33.12In response to the Committee’s second question—which proposals the Government considers a policy priority and would wish to apply regardless of the withdrawal of the UK from the EU—the Minister responds as follows:

“Our EU exit negotiations are yet to begin. It is therefore premature to comment publicly on the nature of future agreements with the EU or on potential changes to domestic law following our EU exit.

“Whatever the nature of our relationship with the EU, it is in the UK’s economic interests to work with international partners on building a fully functioning global digital economy. For this reason, we continue to push for an open, competitive and flexible Digital Single Market. For example, the free flow of data is fundamental to the functioning of the digital economy and realising its full potential. The Government sees global data flows as being of high importance, hence the desire to tackle unjustified data localisation not just at the EU level, but also in data flows between the EU and third countries.

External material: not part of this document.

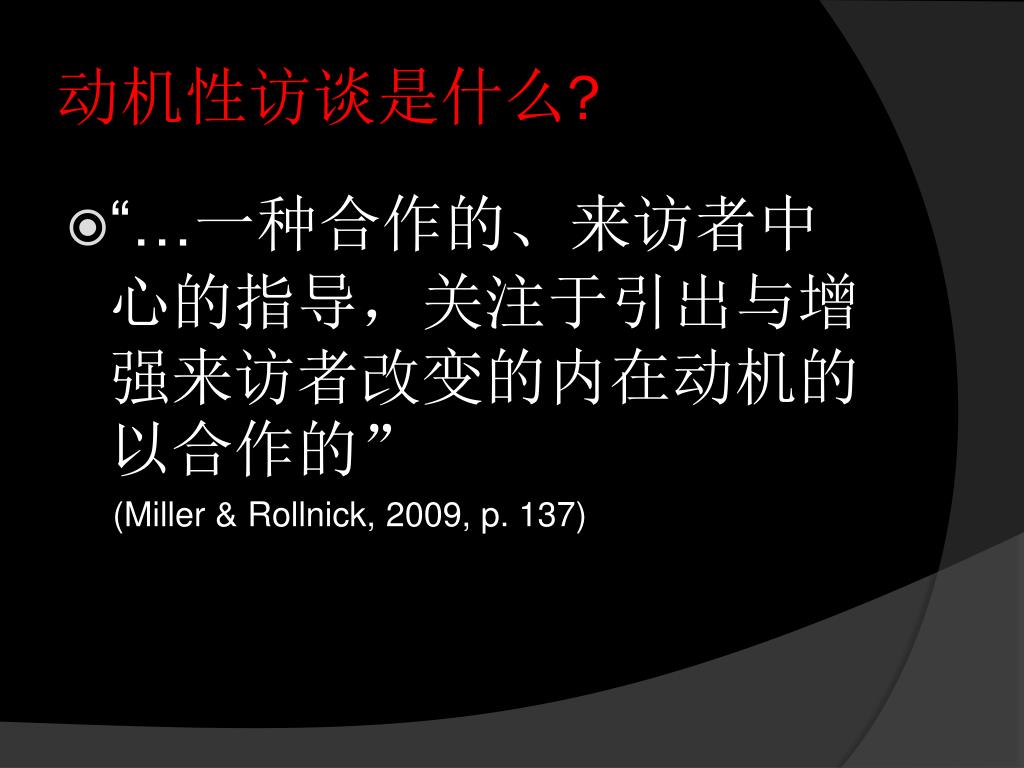 动机性访谈是什么?

“…一种合作的、来访者中心的指导，关注于引出与增强来访者改变的内在动机的以合作的”

(Miller & Rollnick, 2009, p. 137)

“We also recognise the importance of consumer rights in enabling the digital economy. Tackling rogue traders and unscrupulous business practices will remain important to the UK, as our citizens and businesses continue to trade with EU partners.”

Update on progress of Digital Single Market initiatives

33.13In late 2016 the Government committed to sending the House of Commons European Scrutiny Committee and the House of Lords European Union Committee quarterly updates on the DSM, and the Minister now provides the first such update.

33.14The Minister states that “notable progress” has been made on a number of DSM files in recent months. In particular, a General Approach was reached in Council in November 2016 on the Geoblocking Regulation. Furthermore, trilogue agreement was recently reached on the portability proposal, which will allow consumers to access their digital content when travelling in the EU, and the roaming proposal, which will see mobile roaming charges eliminated from the middle of this year. All 3 of these agreements were supported by the UK Government. The Committee is separately scrutinising each of these proposals.

33.15The Minister also provided a detailed overview of the state of play in relation to twelve specific strands of the Digital Single Market package which are currently under negotiation, as outlined below. A summary of this overview is provided in the Committee’s previous report on the E-commerce package, published on 22 March 2017.

Previous Committee Reports

Thirty-Sixth Report HC 71–xxxiv (2016–17), chapter 1 (22 March 2017); Seventh Report HC 71–v (2016–17), chapter 2 (6 July 2016).


553 Geoblocking refers to commercial practices that prevent online customers from accessing and purchasing a product or a service from a website based in another Member State, or which automatically re-route them to a local site. As a result, consumers may face price discrimination (i.e. be charged more for products or services purchased online) on the basis of their IP address, their postal address or the country of issue of their credit card.